Key characteristics suggesting a finance lease include:
- Transfer of Ownership: The lease transfers ownership of the asset to the lessee by the end of the lease term. This is the clearest indicator.
- Bargain Purchase Option: The lessee has the option to purchase the asset at a price significantly below its fair value at the time the option becomes exercisable. This creates a strong incentive for the lessee to buy the asset.
- Major Part of Economic Life: The lease term is for the major part of the asset’s economic life, even if ownership is not transferred. A common guideline used by auditors is 75% or more.
- Present Value of Lease Payments: At the inception of the lease, the present value of the lease payments amounts to substantially all of the asset’s fair value. Another guideline used is 90% or more.
- Specialized Asset: The asset is of such a specialized nature that only the lessee can use it without major modifications.
Accounting Treatment for the Lessee:
Under IFRS 16, at the commencement of the lease, the lessee recognizes a right-of-use (ROU) asset and a lease liability on the balance sheet. The ROU asset represents the lessee’s right to use the asset over the lease term, and the lease liability represents the lessee’s obligation to make lease payments.

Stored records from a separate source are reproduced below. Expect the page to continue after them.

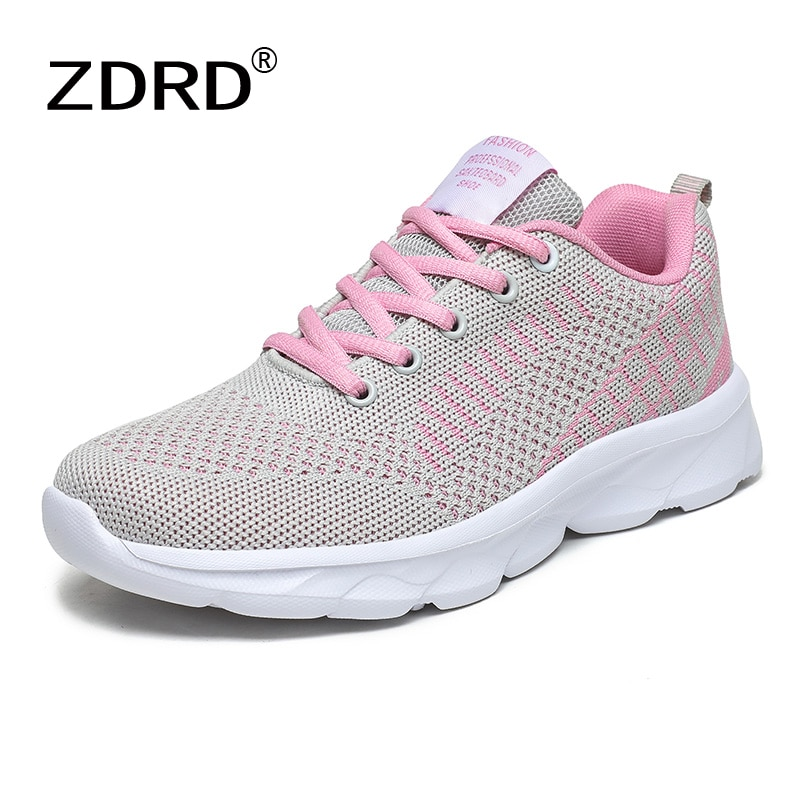 Women's Sneakers Air Mesh Woman Autumn Shoes Lace up Walking Spring Tennis Female Knitting Breathabl
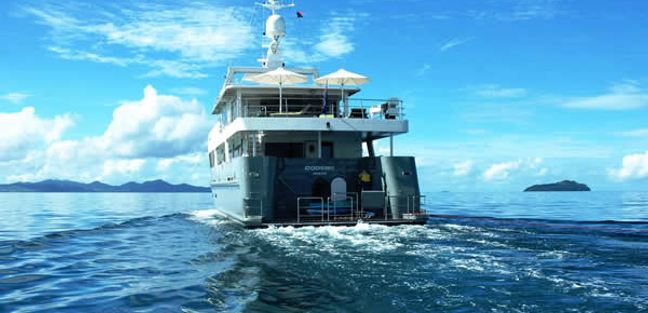 Our Way Charter Yacht - 5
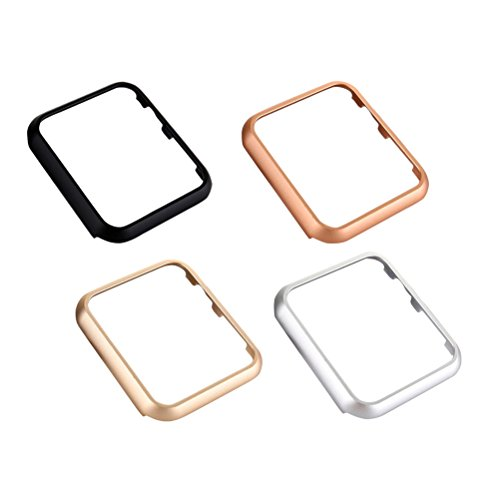 4 stücke Uhren Schutzhülle stoßfest und bruchsicher uhrengehäuse schutzfolie schutzhülle case stoßstange für Apple Watch iwatch (38mm)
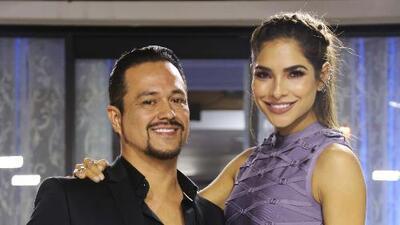Adán Terríquez, el diseñador de Jenni Rivera, revela varios de sus secretos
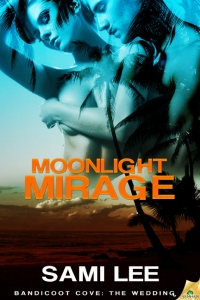MoonlightMirage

The ROU asset is initially measured at cost, which includes the initial amount of the lease liability, any initial direct costs incurred by the lessee, any lease payments made at or before the commencement date, less any lease incentives received. The asset is then depreciated over the shorter of the asset’s useful life or the lease term.
The lease liability is initially measured at the present value of the lease payments that are not paid at the commencement date, discounted using the interest rate implicit in the lease. If that rate cannot be readily determined, the lessee’s incremental borrowing rate is used. Subsequently, the lease liability is amortized, with the interest component recognized in the profit or loss. Each lease payment is allocated between the reduction of the lease liability and interest expense.
Impact on Financial Statements:
Recognizing a finance lease significantly impacts the lessee’s financial statements. Key impacts include:
- Increased Assets and Liabilities: The ROU asset and lease liability are added to the balance sheet, increasing total assets and liabilities.
- Depreciation Expense: The depreciation of the ROU asset is recognized in the profit or loss.
- Interest Expense: The interest on the lease liability is recognized in the profit or loss.
- Cash Flow Statement: The repayment of the principal portion of the lease liability is presented as a financing activity, while the interest portion can be presented either as an operating or financing activity, depending on the accounting policy adopted.
- Ratios: Key financial ratios, such as debt-to-equity and asset turnover, are affected by the recognition of the lease.
Understanding the nuances of finance leases and their accounting treatment is crucial for ACCA students, as it is a common topic in various exams and a fundamental concept in financial reporting.